▸ TEXT SECTION
JOINs via denormalization for NoSQL coders, Part 3: Ensuring consistency

2010-10-06T13:43:00+00:00

In part 1 and part 2 we introduced the concept of denormalization, materialized views and background tasks in order to emulate JOINs in the to-one direction on NoSQL databases. Now we'll talk about all remaining little but important snippets of the puzzle left over and discuss how to ensure that this method works in real world situation like server crashes.

When to start background tasks?

Let's first remember our current situation:

We have a materialized view (i.e. the model PhotoUserView) containing denormalized properties of users (i.e. gender) and denormalized properties of photos (i.e. popularity). This materialized view is used to emulate JOINs in the to-one direction. Instances of PhotoUserView have to be kept up to date.
If a user edits properties of a photo we have to start a background task in order to update all denormalized fields of the corresponding PhotoUserView entity
If a user changes his/her gender (or her hair color) we have to start background tasks in order to update the denormalized gender of all PhotoUserView entities which point to that specific user

Given this we have to answer when to start background tasks while keeping in mind that the connection / database / web server can fail for many reasons. A straightforward way is to start background tasks right after having saved changes to photos or users (via Django's post_save signal for example). However this solution comes with some problems. Let's take the following evil failing scenario when trying to edit an already existing photo:

User edits a photo
Corresponding submit_view saves these changes
Web server crahses

In this scenario we succeeded in saving the user's changes to one of his/her photos but we didn't start a background task yet in order to update the corresponding materialized view. A query (like the first one from section "Materialized views" in our last post) using this materialized view would fail to find the changed photo because it doesn't contain up-do-date denormalized properties of its corresponding photo.

▸ DATASET CONTENT
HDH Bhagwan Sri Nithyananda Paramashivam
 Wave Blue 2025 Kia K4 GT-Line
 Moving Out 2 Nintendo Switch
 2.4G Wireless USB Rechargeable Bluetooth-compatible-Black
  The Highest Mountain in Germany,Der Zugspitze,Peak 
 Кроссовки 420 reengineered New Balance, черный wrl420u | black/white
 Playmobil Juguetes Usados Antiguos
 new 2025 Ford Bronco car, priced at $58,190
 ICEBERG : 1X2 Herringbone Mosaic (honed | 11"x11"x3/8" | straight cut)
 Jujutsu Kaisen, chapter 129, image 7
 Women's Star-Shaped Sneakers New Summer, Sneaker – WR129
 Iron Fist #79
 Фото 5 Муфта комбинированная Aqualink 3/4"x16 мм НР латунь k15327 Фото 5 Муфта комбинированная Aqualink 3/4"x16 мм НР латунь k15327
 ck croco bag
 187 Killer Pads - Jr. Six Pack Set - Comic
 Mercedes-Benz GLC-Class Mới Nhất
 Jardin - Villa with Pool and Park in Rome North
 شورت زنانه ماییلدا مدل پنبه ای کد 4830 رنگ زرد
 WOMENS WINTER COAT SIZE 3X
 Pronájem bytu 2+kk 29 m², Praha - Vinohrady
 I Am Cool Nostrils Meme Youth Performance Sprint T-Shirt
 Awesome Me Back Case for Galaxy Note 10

▸ TASK REQUIREMENTS
In the text on emulating JOINs through denormalization, what is the straightforward point at which to start background tasks?

▸ SOLVED EXERCISE
Right after saving changes to photos or users, for example via Django's post_save signal.